From:    Carrol Cox 
To:      marxism-international
Subject: M-I: A Brief Note in Response to Ben's April 12 Post.
Date:    Monday, April 13, 1998 7:06 AM

Ben writes:

My view is that the working class movement
> should work with reformists whenever it is possible to
> do so in a principled way--but that the reformist *ideology*
> (which limits itself to those reforms which do not threaten
> bourgeois class rule) must always be firmly rejected.

1) I am seriously interested in the political possibilites of the
internet, and of political maillists in general. Whatever the scope and
limits of such maillists may be, limits do exist, and the understanding of
those limits (physical and social) is a precondition for any effective use
whatever of e-mail. And all modes of communication *do* have *physical*
limits. For an extreme example, one would never write household memos in
Sumerian cuneiform. 

Mark Jones, Dennis Grammenos, and Lou Proyect have offered us concrete
instances of long or very long posts which do not violate the decorum
(principles of linkage between writer/reader, including physical limits of
the mode) of maillist posts, but all those posts I am thinking of
(including, wonderfully, Mark's very first post to the list on the fall of
the Soviet Union) were filled with *information*, and information which
most of us would not have had access to. ("Access to": subjective and
objective criteria: I have a fairly large library of books and articles on
U.S. crimes in Latin America, so I have physical access. For various
reasons (time, health, general obligations, etc.) particular to me I have
either not read or read too quickly to remember much of the material in
those books and articles. Lou's long posts on Nicaragua, Guatemala,
history of interaction between the invading Europeans, etc. have been for
the most part information-laden. The same is true of Dennis's forwardings
from csn-l. 

With such posts one can either go to the trouble of breaking through the
physical limits on the reading of electronic text *or* read them to a disk
file for later browsing, indexing, and/or printing. They repay such
effort. 

But except under extraordinary conditions, I will not (I invite comment
from others on this) and I doubt that very many others will read long
polemical posts on screen. The monitor screen (even my
17-inch one with very good screen image) is simply too tiring in
comparison with the printed text. 

I reformatted and printed out one of Ben's posts on this thread, that on
Saturday, Apr 11, Subject: Louis Proyect smashes reformism (Jesse Jackson
edition). Ben represents an anti-marxist position (the oldest one,
preceding Marx by over 2000 years, that of Plato) that needs to be
continually recognized, and while there are far better and more subtle
Platonists within the workers' movement than Ben, his expounding of
Platonism, long winded as it is, is sharply and clearly expressed and
worth keeping as a memo of that strain.
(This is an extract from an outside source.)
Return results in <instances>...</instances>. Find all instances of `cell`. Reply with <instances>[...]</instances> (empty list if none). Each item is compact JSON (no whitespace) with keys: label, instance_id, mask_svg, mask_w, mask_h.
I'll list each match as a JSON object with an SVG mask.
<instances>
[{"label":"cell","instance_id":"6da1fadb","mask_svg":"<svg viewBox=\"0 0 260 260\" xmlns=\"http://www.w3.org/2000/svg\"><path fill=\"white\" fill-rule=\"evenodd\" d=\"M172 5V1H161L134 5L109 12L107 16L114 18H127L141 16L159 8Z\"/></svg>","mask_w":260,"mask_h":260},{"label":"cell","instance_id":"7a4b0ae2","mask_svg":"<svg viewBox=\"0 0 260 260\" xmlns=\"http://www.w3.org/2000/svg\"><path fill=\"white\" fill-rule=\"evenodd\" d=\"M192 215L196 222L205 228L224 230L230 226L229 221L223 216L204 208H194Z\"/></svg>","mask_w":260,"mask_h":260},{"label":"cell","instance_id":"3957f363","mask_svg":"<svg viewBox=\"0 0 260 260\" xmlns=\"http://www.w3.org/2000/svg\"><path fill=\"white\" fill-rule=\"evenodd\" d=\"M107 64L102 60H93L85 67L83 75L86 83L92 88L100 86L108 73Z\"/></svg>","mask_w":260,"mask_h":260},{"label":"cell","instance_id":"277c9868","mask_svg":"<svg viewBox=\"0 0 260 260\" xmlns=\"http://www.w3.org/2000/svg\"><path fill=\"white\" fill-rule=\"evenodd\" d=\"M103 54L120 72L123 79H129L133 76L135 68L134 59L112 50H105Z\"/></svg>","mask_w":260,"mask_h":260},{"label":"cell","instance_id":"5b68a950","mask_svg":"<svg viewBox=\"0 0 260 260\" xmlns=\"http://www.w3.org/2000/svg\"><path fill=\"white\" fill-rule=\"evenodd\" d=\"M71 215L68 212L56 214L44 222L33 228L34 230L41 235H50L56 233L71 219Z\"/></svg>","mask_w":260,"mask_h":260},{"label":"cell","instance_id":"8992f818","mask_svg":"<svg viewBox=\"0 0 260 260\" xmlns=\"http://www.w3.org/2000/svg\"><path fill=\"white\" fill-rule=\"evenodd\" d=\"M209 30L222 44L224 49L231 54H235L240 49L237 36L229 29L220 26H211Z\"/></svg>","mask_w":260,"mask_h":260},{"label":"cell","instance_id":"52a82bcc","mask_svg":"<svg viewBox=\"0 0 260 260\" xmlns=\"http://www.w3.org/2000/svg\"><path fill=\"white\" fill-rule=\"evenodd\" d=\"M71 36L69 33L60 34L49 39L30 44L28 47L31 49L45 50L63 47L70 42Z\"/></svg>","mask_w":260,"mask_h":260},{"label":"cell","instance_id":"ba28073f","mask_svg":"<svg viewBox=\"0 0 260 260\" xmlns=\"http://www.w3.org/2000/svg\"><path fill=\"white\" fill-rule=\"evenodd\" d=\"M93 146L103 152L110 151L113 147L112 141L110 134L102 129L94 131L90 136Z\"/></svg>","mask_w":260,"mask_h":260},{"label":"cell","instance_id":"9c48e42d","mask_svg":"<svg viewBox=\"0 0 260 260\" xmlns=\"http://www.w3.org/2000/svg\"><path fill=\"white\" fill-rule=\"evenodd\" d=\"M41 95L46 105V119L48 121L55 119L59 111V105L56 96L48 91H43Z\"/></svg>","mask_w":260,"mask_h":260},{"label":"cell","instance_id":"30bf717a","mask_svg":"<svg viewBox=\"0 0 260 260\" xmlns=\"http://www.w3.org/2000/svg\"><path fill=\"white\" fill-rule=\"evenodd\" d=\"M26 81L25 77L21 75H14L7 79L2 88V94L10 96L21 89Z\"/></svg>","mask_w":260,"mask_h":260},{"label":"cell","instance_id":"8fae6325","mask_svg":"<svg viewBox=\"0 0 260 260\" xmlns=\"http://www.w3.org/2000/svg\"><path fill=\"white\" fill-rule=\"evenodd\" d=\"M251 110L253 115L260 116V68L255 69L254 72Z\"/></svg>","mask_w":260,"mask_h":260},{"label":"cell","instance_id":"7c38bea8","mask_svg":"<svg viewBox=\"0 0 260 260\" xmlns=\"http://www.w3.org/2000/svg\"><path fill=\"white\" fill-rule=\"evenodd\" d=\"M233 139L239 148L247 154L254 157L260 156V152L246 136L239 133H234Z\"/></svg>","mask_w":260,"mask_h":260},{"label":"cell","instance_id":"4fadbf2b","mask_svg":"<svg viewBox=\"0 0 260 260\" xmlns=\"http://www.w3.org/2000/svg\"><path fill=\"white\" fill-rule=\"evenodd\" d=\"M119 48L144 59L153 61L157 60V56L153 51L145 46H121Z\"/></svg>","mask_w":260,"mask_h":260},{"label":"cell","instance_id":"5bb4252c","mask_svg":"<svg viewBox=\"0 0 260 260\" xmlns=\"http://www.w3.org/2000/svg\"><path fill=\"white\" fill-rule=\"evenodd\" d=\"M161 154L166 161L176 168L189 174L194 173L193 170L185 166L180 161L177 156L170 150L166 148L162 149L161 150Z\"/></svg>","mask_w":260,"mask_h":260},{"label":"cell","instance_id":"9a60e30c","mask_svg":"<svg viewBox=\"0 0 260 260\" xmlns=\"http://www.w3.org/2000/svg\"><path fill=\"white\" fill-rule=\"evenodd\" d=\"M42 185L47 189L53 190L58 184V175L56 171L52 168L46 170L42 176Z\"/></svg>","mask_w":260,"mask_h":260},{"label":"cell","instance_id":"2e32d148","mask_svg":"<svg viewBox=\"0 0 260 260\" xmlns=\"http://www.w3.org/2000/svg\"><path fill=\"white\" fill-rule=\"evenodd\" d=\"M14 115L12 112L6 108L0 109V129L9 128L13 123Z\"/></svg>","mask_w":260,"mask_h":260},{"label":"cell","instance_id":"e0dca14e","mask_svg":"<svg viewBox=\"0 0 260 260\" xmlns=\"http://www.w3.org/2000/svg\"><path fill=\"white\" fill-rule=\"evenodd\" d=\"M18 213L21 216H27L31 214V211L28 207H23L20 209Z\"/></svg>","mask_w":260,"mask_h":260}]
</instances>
Any further interventions by me in
this thread will be based primarily on that text, or on any further posts
from Ben in which he chooses to honor the decorum of length in electronic
polemics. 

2) Egotism; Tautologies: their use and abuse

> My view is that the working class movement 
> should work with reformists whenever it is possible to

Ben, while their are important exceptions, the use of variations of "I
think" is all too often an index to the fact that the writer is less
interested in the truth of his/her ideas than in the fact that HE (SHE) is
the holders of those ideas. There is in fact no way in which the platonic
principles existing only in Ben's Head can be shared among comrades and
corrected, expounded. (See Marx on Providence in *The Poverty of
Philosophy*. Ben is a believer in Providence, the Will of which *he*
knows.)

A second index of thought gone mad is the use of tautologies as though
they were contingent propositions. "The working class should work..." Sez
who? Actually this sentence is a tautology, like "a+b = b+a."  This is
what we *mean* when we say "The Working Class" in histories or analyses of
capitalism. But that "Working Class" is only rarely manifested in an
actual class of workers in a particular capitalist regime. Tautologies,
properly used, are of crucial importance. One of the greatest of Marx's
own works, Chaps. 1-4 of Volume 2 of Capital, consists of the continuous
repetition of a tautology (or class of tautologies), but *each* repetition
illuminates, more and more gloriously, the embodiment of those tautologies
in the dynamic of actual capitalism. (The tautologies by themselves would
give us a Platonic Capitalism, a capitalism which has no existence except
in eternity.) 

3) "Reformism" and "Revolution" as Platonic Forms

> do so in a principled way--but that the reformist *ideology*
> (which limits itself to those reforms which do not threaten
> bourgeois class rule) must always be firmly rejected.

There simply is neither a "class of reforms which threaten" nor a "class
of reforms which do not threaten" bourgeios class rule. This
differentiation is wholly a matter of practice and self-criticism, not of
a theory of the sort which Mao mocks in denying that correct ideas fall
from heaven (or from the angelic intellects of a Duhring or a Seattle). 

This is line 96 of text in this post. around 5 screens) -- about 2/3 of
what I propose are the outermost limits of a polemical text in cyberspace.
I shall reserve further responses to Ben for another day.